HP fellow talks of triple achievement in molecular electronics

By Peter Clarke

Semiconductor Business News
September 10, 2002 (4:48 a.m. EST)


 

 

STOCKHOLM, Sweden -- Speaking at a symposium celebrating the 175th anniversary of the Royal Institute of Technology of Sweden, Stanley Williams, a Hewlett Packard fellow and director of quantum science research at HP Labs, said his group had scored three important achievements in molecular electronics.

Williams said that his group had created the highest density electronically addressable memory, had combined memory with logic based on molecular switching, and also built the assembly using a candidate technology for volume manufacturing.

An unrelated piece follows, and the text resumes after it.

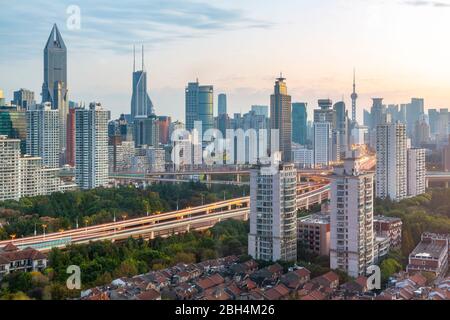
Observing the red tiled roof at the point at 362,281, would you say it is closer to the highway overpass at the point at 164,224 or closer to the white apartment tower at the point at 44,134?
the highway overpass at the point at 164,224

"This is the first demonstration that molecular logic and memory can work together on the same nano-scale circuits," Williams said in a statement.

The group's laboratory demonstration circuit, a 64-bit memory using molecular switches as active devices, easily fits inside a square micron and uses platinum wires 40 nanometers in width. The bit density of the device is more than 10 times greater than today's silicon memory chip, the company claimed..

The circuits were made using a method called nano-imprint lithography, essentially a printing method that allows an entire wafer of circuits to be stamped out from a master. The method should prove quick and inexpensive, the company claimed.

"Capacity and performance could be extended enormously by layering molecular-switch devices on conventional silicon without the need for complex and expensive changes to the base technology." said Williams.

The researchers made a master mold of eight parallel lines, each only 40 nanometers wide. Then, in a three-step process, researchers made a cross matrix separated by switchable molecular material.

Firstly they pressed the mold into a polymer layer on a silicon wafer to make eight parallel "east-west" trenches, which they then filled with platinum metal to form wires. Secondly they deposited a single layer of electronically switchable molecular material on the surface; and thirdly repeated the first step, after rotating the mold 90 degrees to make another eight wires, running "north-south," on top of the molecular layer.

At each of the 64 points where the top and bottom wires crossed, the roughly 1,000 molecules sandwiched between them became a bit of memory. A bit can be written by applying a voltage pulse to set the molecules' electrical resistance and read by measuring their resistance at a lower voltage.

"Using a combination of optical and electron beam lithography, it took about a day to create the master, which included 625 separate memories connected to conventional wires so that we can communicate with them," said Williams in his statement. "After that, it took just a few minutes to make an imprint."

The memories have proved to be both rewritable and non-volatile, the company said.

The researchers also put logic in the same circuit by configuring molecular-switch junctions to make a demultiplexer -- a logic circuit that uses a small number of wires to address memory. A demultiplexer is essential to make practical memory devices.

The HP Labs research team that fabricated and tested the memory was led by senior scientist Yong Chen and included Douglas Ohlberg, Xuema Li, Duncan Stewart, Tan Ha, Gun-Young Jung and Hylke Wiersma. Four U.S. patents have been awarded in connection with this work and scientific papers are being submitted to reviewed technical journals for publication.